Collected data
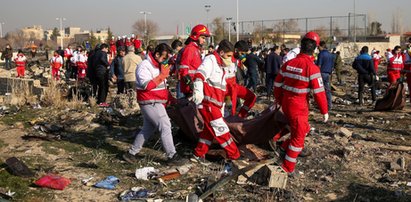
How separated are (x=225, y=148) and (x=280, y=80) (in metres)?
1.17

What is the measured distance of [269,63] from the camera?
12477 millimetres

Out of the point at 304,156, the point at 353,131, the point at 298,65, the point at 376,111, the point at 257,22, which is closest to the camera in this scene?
the point at 298,65

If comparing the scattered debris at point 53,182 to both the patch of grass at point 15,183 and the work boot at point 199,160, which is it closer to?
the patch of grass at point 15,183

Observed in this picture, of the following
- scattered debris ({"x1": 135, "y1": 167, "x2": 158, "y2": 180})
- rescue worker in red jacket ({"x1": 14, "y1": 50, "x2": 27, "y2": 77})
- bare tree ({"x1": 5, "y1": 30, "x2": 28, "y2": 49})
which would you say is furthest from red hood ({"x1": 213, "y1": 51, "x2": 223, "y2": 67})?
bare tree ({"x1": 5, "y1": 30, "x2": 28, "y2": 49})

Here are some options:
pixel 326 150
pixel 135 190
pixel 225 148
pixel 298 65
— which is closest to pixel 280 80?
pixel 298 65

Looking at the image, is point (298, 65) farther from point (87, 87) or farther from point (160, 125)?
point (87, 87)

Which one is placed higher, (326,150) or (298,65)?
(298,65)

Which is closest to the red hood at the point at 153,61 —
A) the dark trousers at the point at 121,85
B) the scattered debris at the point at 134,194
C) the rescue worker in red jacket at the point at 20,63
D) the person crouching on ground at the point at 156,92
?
the person crouching on ground at the point at 156,92

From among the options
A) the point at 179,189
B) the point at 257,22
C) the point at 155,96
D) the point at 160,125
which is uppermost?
the point at 257,22

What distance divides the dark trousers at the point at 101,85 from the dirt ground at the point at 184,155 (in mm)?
1323

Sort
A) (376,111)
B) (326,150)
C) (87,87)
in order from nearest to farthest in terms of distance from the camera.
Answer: (326,150) → (376,111) → (87,87)

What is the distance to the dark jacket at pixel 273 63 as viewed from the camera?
486 inches

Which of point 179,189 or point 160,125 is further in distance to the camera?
point 160,125

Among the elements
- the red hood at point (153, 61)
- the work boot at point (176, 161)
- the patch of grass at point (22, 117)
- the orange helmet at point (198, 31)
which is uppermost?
→ the orange helmet at point (198, 31)
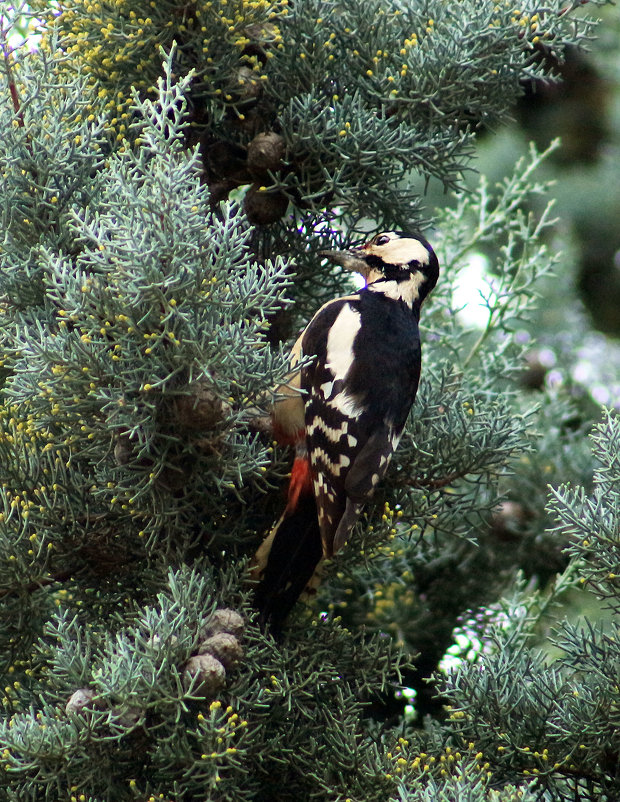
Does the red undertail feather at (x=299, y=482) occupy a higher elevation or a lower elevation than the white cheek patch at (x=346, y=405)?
lower

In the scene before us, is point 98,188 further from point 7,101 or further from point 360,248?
point 360,248

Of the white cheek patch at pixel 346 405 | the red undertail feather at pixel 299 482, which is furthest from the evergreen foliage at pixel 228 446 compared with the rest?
the white cheek patch at pixel 346 405

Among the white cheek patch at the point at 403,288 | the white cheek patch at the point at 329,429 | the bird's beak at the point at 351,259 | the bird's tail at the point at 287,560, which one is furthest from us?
the white cheek patch at the point at 403,288

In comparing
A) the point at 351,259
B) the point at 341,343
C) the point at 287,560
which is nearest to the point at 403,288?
the point at 351,259

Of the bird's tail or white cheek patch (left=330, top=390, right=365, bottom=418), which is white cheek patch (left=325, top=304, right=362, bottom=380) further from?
the bird's tail

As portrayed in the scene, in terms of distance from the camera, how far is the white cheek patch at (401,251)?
2744 millimetres

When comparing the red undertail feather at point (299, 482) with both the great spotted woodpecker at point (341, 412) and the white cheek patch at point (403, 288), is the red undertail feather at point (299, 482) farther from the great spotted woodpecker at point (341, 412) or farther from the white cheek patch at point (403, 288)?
the white cheek patch at point (403, 288)

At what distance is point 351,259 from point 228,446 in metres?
0.83

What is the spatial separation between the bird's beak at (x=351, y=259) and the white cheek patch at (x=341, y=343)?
0.17m

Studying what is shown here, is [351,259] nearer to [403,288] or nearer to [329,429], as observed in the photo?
[403,288]

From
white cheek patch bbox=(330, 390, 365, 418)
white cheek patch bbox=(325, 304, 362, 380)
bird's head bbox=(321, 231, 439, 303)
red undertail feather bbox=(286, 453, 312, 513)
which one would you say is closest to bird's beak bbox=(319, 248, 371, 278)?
bird's head bbox=(321, 231, 439, 303)

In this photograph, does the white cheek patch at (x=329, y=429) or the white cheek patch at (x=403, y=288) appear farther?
the white cheek patch at (x=403, y=288)

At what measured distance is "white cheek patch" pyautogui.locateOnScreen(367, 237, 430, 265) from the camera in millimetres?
2744

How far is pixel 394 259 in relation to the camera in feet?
9.06
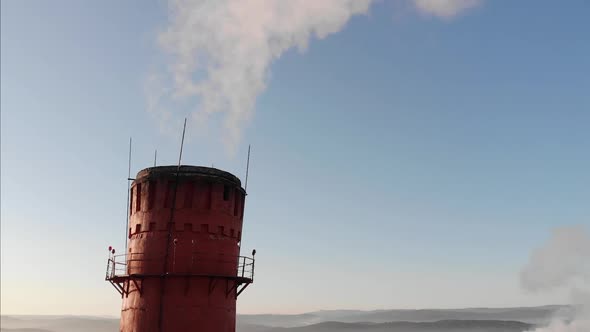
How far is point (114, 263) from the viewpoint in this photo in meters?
24.8

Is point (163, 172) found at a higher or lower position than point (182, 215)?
higher

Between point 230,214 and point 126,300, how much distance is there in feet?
20.5

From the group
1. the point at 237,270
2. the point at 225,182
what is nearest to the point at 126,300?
the point at 237,270

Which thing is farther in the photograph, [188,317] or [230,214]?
[230,214]

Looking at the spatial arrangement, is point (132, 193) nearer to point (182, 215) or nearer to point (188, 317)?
point (182, 215)

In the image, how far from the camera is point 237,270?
24891 millimetres

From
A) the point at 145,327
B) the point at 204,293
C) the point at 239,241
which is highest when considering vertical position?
the point at 239,241

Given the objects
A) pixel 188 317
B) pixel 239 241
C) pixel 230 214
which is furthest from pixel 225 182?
pixel 188 317

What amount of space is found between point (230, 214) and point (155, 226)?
3532 mm

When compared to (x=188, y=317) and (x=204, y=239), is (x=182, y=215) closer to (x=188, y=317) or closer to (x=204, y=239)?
(x=204, y=239)

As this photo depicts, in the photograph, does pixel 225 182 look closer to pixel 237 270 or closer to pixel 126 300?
pixel 237 270

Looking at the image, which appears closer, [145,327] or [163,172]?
[145,327]

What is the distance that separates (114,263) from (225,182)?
6630mm

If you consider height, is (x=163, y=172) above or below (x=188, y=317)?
above
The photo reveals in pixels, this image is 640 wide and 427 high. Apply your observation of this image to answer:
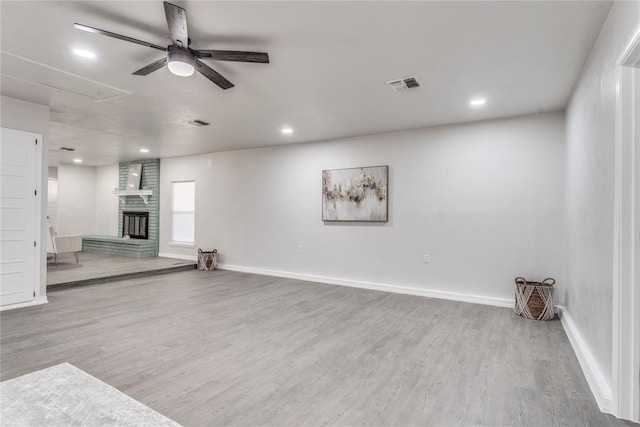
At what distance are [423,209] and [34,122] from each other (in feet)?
17.7

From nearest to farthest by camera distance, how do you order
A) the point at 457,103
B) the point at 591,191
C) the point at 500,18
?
the point at 500,18 → the point at 591,191 → the point at 457,103

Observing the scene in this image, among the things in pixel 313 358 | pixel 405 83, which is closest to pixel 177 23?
pixel 405 83

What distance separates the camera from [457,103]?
387 centimetres

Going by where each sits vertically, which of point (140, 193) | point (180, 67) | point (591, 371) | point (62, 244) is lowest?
point (591, 371)

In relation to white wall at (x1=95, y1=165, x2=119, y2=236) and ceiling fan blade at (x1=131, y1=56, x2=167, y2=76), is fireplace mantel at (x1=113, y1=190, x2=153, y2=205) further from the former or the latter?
ceiling fan blade at (x1=131, y1=56, x2=167, y2=76)

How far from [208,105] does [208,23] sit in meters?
1.89

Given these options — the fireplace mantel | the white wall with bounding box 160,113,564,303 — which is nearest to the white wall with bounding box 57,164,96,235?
the fireplace mantel

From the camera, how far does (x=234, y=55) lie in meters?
2.44

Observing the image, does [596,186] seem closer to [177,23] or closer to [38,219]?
[177,23]

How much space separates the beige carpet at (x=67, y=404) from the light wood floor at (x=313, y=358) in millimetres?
178

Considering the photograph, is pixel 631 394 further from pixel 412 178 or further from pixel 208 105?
pixel 208 105

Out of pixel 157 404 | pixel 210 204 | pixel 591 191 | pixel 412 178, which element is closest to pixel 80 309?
pixel 157 404

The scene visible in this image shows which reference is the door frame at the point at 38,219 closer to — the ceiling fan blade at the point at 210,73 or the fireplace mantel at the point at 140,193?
the ceiling fan blade at the point at 210,73

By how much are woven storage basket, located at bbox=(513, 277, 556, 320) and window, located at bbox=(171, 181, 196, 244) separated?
6.66 m
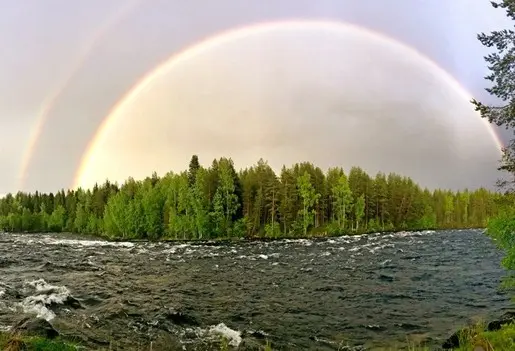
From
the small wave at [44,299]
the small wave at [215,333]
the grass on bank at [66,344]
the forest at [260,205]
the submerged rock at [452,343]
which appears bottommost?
the small wave at [215,333]

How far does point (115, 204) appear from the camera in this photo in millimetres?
119688

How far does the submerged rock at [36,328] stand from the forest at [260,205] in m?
81.1

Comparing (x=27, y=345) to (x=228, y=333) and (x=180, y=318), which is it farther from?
(x=180, y=318)

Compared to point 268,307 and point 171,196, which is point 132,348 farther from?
point 171,196

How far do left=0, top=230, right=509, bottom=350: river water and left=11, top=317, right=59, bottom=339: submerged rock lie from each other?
0.51 meters

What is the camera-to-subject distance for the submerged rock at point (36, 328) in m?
15.4

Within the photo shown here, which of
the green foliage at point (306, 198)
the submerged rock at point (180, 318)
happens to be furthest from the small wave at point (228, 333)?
the green foliage at point (306, 198)

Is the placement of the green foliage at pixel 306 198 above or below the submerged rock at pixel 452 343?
above

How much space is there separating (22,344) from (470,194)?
208471 mm

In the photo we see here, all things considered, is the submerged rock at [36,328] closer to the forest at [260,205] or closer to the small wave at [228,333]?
the small wave at [228,333]

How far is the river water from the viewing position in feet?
56.3

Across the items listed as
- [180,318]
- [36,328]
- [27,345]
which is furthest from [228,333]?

Goal: With pictures left out, repeat exactly the lines from the line bearing "Considering the photograph, is" through the final line of the records above.

Output for this task:
Considering the photograph, is pixel 631 394 further from pixel 412 178 or further from pixel 208 105?
pixel 208 105

Out of pixel 157 404 | pixel 210 204 | pixel 591 191 | pixel 412 178, which element is closest to pixel 80 309?
pixel 157 404

The scene visible in this image shows which reference is the door frame at the point at 38,219 closer to — the ceiling fan blade at the point at 210,73 or the fireplace mantel at the point at 140,193?
the ceiling fan blade at the point at 210,73

By how much are woven storage basket, located at bbox=(513, 277, 556, 320) and window, located at bbox=(171, 181, 196, 244) separated?
6.66 m
From
the small wave at [44,299]
the small wave at [215,333]
the grass on bank at [66,344]
the forest at [260,205]
the submerged rock at [452,343]
which appears bottommost?
the small wave at [215,333]

How far does point (115, 204) appear from the camera in this photo in millimetres?
119688

How far does the submerged rock at [36,328] stand from the forest at [260,205] in m?
81.1

Comparing (x=27, y=345) to (x=228, y=333) and (x=180, y=318), which is it farther from?
(x=180, y=318)

Compared to point 268,307 and point 171,196, which is point 132,348 farther from?
point 171,196

How far do left=0, top=230, right=509, bottom=350: river water and left=11, top=317, right=59, bottom=339: submerged rock lie from each other?
0.51 meters

What is the camera-to-subject distance for the submerged rock at point (36, 328) in m?
15.4

Within the photo shown here, which of
the green foliage at point (306, 198)
the submerged rock at point (180, 318)
happens to be furthest from the small wave at point (228, 333)?
the green foliage at point (306, 198)

Is the placement of the green foliage at pixel 306 198 above or below the submerged rock at pixel 452 343?
above

How much space is there separating (22,344) from (470,194)?
208471 mm

In the photo we see here, all things considered, is the submerged rock at [36,328] closer to the forest at [260,205] or closer to the small wave at [228,333]?
the small wave at [228,333]

How far is the river water from the viewing position in feet?
56.3

Across the items listed as
- [180,318]
- [36,328]
- [27,345]
which is furthest from [228,333]?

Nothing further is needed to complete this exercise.